» WORK REQUEST: Set down the complete data exactly as it appears below.

» DATA EXTRACTS:
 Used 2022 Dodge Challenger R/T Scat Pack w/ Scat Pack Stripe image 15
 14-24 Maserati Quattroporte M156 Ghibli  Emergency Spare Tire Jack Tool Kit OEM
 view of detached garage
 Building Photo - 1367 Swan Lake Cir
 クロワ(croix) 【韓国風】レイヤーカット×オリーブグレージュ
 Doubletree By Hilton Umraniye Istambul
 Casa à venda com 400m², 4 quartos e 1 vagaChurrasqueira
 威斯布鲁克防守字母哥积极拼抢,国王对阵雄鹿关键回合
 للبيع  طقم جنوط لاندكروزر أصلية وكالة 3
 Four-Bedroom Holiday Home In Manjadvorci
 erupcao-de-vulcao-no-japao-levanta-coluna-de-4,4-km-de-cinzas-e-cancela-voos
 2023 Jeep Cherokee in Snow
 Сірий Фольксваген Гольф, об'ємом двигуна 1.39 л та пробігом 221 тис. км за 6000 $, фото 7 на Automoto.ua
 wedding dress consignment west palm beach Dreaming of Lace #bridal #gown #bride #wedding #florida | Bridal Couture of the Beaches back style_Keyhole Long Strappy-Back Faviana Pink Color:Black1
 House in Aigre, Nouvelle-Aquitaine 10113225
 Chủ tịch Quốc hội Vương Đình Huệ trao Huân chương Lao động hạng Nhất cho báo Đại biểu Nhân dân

» RESPONSE FOR THIS EXERCISE:
 Used 2022 Dodge Challenger R/T Scat Pack w/ Scat Pack Stripe image 15
 14-24 Maserati Quattroporte M156 Ghibli  Emergency Spare Tire Jack Tool Kit OEM
 view of detached garage
 Building Photo - 1367 Swan Lake Cir
 クロワ(croix) 【韓国風】レイヤーカット×オリーブグレージュ
 Doubletree By Hilton Umraniye Istambul
 Casa à venda com 400m², 4 quartos e 1 vagaChurrasqueira
 威斯布鲁克防守字母哥积极拼抢,国王对阵雄鹿关键回合
 للبيع  طقم جنوط لاندكروزر أصلية وكالة 3
 Four-Bedroom Holiday Home In Manjadvorci
 erupcao-de-vulcao-no-japao-levanta-coluna-de-4,4-km-de-cinzas-e-cancela-voos
 2023 Jeep Cherokee in Snow
 Сірий Фольксваген Гольф, об'ємом двигуна 1.39 л та пробігом 221 тис. км за 6000 $, фото 7 на Automoto.ua
 wedding dress consignment west palm beach Dreaming of Lace #bridal #gown #bride #wedding #florida | Bridal Couture of the Beaches back style_Keyhole Long Strappy-Back Faviana Pink Color:Black1
 House in Aigre, Nouvelle-Aquitaine 10113225
 Chủ tịch Quốc hội Vương Đình Huệ trao Huân chương Lao động hạng Nhất cho báo Đại biểu Nhân dân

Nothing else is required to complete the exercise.